Task list:
1. Return the passage from the forum thread on martial arts and spirituality word for word, starting at "I will not call" and ending at "degree of spirituality?".
2. Answer these questions from the forum thread on martial arts and spirituality:
(a) What does the thread say discipline is never?
(b) How does OnlyAnEgg respond to Elder999's remark about discipline?
(c) Why does Xue Sheng refuse to call this spirituality?
── Excerpt to read ──
Discipline is a means to an end, never an end in itself.


----------



## OnlyAnEgg

Elder999 said:
			
		

> Discipline is a means to an end, never an end in itself.


 
I accede that point.


----------



## Xue Sheng

OnlyAnEgg said:
			
		

> [/color]
> I see martial arts as a path to many things: physical fitness, discipline, skill and, as it's the topic, a degree of internal knowledge that can easily be moved to a deeper spirituality. I maintain spirituality is innate; but, there's a great difference between a spiritual creature and a creature of spirituality. It, too, is a path.


 
We too have a semantic issue I think. I will not ever refer to this as spirituality in context with martial arts. If you do, that is great, I won't.

I will not call this spirituality because that is to easily misconstrued, understood as, or changed to religion, which martial arts are not. 




			
				OnlyAnEgg said:
			
		

> /Is that not an agreement on the innate nature of some degree of spirituality?
───
── Data ──
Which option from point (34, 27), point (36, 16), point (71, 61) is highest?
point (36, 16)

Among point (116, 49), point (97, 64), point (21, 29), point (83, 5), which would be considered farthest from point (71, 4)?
───
Responses for each task:
1.
I will not call this spirituality because that is to easily misconstrued, understood as, or changed to religion, which martial arts are not. 




			
				OnlyAnEgg said:
			
		

> /Is that not an agreement on the innate nature of some degree of spirituality?

2.
(a) An end in itself.
(b) OnlyAnEgg says, "I accede that point."
(c) Xue Sheng says the word is easily misconstrued as religion, understood as religion, or changed to religion, and martial arts are not religion.